-- start TEXT PROVIDED --
A strange thing happened last night. Through some twist of fate, I found myself sitting in fashion designer Marc Ecko’s posh 23rd Street loft, surrounded by other members of the MMA media, sitting just a few feet from Fedor Emelianenko.

Now that I think about it, strange doesn’t quite explain the situation. Bizarre is a little better, or even surreal. Look to your right and there’s Jerry Millen with Frank Trigg. On the left, there’s Elite XC’s Gary Shaw and the IFL’s Gareb Shamus. And right in front, of course, Fedor sits smiling in his stylish suit and blue tie, calmly enjoying a warm reception from the adoring media.

I wasn’t expecting to end my Monday evening this way. But that morning I’d heard about a press conference to announce Fedor’s future with the M-1 Global organization, and I quickly scrambled to secure myself an invite.

The theme of the press conference, it turned out, was that M-1 would be an “open company” that would allow Fedor to fight champions from other organizations, and make it profitable for those champions to fight Fedor, whether it happened in M-1 or not. In case anyone missed this, M-1 executives rephrased and repeated it several times.

M-1, which has had a storm of rumors surrounding its recent purchase, turns out now to be owned by entertainment group Sibling Sports, LLC. If you’ve never heard of Sibling Sports, you aren’t alone. They’re a newly formed subsidiary of Sibling Entertainment, a company that produces Broadway shows. So why were we having this press conference in Marc Ecko’s office?

“He’s a friend,” said Sibling president and CEO Mitchell Maxwell.

Maxwell is something of an entertainment mogul, one of the guys who seems like he was born in a Brooks Brothers suit and who off-handedly mentions meetings he had in Sardinia, where he and someone else agreed to meet later in Amsterdam to talk further. He also admits to knowing next to nothing about MMA except that his company has signed the best fighter in the world, and he only knows that because enough people have told him.

One of those people is Monte Cox, the well-known agent to MMA stars like Tim Sylvia and Sean Sherk and Ben Rothwell and dozens of others, particularly those from the Miletich camp. Cox is now the CEO of M-1 Global, which was previously owned and operated by Fedor’s manager Vadim Finkelchtein (who was also present at the event).
-- end TEXT PROVIDED --
-- start DATA EXCERPTS --
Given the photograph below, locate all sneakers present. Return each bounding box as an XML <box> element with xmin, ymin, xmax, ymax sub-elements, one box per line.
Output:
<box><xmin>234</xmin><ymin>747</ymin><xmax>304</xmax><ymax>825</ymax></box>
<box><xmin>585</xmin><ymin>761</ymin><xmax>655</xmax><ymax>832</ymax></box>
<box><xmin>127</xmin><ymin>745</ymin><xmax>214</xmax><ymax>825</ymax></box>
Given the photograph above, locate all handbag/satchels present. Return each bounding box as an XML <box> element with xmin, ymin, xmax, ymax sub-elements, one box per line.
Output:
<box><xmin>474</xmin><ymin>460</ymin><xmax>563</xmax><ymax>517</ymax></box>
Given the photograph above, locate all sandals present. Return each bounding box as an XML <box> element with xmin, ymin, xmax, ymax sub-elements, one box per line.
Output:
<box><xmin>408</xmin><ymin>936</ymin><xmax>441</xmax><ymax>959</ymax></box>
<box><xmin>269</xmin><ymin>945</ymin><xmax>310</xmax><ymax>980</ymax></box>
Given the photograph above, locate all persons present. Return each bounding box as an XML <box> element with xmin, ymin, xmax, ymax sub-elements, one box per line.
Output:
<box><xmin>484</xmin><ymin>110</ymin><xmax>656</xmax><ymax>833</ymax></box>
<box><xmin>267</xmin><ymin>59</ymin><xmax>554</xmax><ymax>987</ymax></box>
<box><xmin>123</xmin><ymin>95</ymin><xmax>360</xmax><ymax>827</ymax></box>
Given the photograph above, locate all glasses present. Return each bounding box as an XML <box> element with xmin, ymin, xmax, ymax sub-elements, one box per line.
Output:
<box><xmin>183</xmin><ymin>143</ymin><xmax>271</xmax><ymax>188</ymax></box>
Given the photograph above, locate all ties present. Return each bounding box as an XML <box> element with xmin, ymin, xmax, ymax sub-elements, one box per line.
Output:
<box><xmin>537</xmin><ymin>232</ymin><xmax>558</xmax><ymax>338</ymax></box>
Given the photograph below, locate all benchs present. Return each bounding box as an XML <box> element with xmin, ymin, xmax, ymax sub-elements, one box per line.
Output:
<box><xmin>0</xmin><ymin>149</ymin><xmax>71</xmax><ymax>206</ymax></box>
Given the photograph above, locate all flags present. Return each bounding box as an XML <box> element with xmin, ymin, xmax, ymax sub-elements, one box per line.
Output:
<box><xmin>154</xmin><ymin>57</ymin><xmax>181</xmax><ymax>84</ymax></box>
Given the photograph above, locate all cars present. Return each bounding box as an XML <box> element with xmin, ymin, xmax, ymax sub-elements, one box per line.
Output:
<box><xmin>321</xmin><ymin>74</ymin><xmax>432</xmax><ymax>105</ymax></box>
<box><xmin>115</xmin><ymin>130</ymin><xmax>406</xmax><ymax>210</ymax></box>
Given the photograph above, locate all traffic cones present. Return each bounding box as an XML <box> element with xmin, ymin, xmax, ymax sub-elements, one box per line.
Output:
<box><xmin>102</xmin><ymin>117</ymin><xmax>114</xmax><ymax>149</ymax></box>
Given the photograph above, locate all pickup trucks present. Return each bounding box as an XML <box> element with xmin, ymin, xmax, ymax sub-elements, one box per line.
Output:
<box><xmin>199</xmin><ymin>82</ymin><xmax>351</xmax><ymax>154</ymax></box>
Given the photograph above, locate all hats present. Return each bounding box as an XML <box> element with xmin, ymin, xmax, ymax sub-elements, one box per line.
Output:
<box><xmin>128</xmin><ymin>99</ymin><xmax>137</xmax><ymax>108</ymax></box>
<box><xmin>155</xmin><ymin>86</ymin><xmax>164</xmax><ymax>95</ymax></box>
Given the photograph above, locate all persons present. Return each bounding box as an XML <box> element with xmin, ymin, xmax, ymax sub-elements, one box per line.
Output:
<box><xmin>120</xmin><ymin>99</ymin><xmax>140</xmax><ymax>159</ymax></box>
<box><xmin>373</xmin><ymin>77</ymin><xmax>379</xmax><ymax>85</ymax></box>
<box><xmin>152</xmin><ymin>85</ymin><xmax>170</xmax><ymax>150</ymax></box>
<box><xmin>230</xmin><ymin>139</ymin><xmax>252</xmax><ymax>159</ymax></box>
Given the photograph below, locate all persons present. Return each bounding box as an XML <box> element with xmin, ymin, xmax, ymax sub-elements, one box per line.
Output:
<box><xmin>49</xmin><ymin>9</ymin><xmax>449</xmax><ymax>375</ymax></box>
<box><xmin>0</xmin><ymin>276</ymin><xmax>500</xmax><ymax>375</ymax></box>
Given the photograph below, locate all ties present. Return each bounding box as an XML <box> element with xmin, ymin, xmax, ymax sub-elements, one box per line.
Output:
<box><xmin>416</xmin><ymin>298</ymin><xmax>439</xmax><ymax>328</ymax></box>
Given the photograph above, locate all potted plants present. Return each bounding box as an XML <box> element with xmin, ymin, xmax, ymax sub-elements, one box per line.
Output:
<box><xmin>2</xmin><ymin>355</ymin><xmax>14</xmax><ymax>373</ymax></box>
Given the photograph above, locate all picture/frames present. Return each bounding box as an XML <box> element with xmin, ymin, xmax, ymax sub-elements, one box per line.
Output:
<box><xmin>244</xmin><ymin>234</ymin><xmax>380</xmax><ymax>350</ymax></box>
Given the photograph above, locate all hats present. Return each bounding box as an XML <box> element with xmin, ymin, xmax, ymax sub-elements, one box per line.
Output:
-- end DATA EXCERPTS --
- _WHAT THE TASK ASKS_
Please continue the account of the Fedor Emelianenko press conference from its last sentence.

- _EXERCISE RESULT_
Cox has put, by his own estimation, sixty or more fighters in the UFC as an agent. But now that he’s the head of a competing organization, he’ll naturally step down as a fighter representative, right? Wrong. If his fighters are dealing with M-1, Cox said, he’d step aside. But he plans to continue to represent fighters in other organizations.

“I haven’t really thought about it too much,” he said, when asked if this was a conflict of interest. “I guess we’ll see how it goes.”

Because I like to assume the best about people, I interpreted this as a deft dodge by Cox. He couldn’t possibly expect me to believe he hadn’t thought about the potential conflict his new position would create. It’s practically a text book definition of the term “conflict of interest”.

The star of this show was obviously Fedor, who spoke sparingly through an interpreter. He spoke of his respect for Randy Couture, as a person and a fighter, and said what an honor it would be to fight him. When asked about accusations that he had dodged a fight with then-UFC champion Tim Sylvia back when Pride and the UFC were trying to work out fighter exchanges, Fedor smiled and said simply, “I have never avoided any fighter.”

I was surprised how charismatic Fedor was while saying so little. He often deferred to his manager or gave very simple, short answers. When asked why he didn’t sign with the UFC he initially avoided a direct answer before finally saying, “I think the contract wasn’t that great, to tell you softly.”

Despite the repeated references to him as the “number one fighter in the world” by Cox and Maxwell, Emelianenko commented near the end of the press conference that he didn’t consider himself number one because he hadn’t faced enough competition.

M-1’s hook, aside from having Fedor, seems to be their pledge to be open and “global”. When asked if there were any restrictions in Fedor’s contract about where he could fight and under what circumstances, Maxwell said, “No. That’s the short answer.”

Matt Kaplan from Five Ounces of Pain, who was sitting next to me, whispered in my ear, “Yeah, but what’s the long answer?”

That’s what I’m wondering. M-1 seems to have a lot of great ideas about how the MMA world should work, but I have to question how they’ll be implemented. Do they really expect the UFC to share their open attitude? When I asked both Cox and Maxwell about this, as well as about where they were licensed to hold events, who else might fight in them, and how MMA fans would be able to watch them, they claimed they didn’t know yet because their company was still so new.

And yet, they said several times that they expected to have Fedor fight in February. That’s going to require some quick moving on their part to get everything in place. Maxwell said he wasn’t worried, because although he’d only seen his first MMA match on DVD about ten weeks earlier, he knew that everybody wanted to be alligned with the best, and that’s Fedor.

I politely pointed out that in fighting, having the best only means something if you have a credible opponent for him to face. Here Maxwell floated some names that he said “have been tossed around” as potential opponents for Fedor, including Josh Barnett and Rameau Thierry Sokoudjou.

“We’re not going to have him fight tomato cans,” Maxwell added.

That’s reassuring. But plenty of companies begin with big announcements and swanky media receptions only to have the open bar dry up a few months down the road. I’ll be anxious to see what M-1 does to make MMA more of an open and global venture. Their first acquisition is a good one, but one man won’t make an organization. Even if it’s Fedor.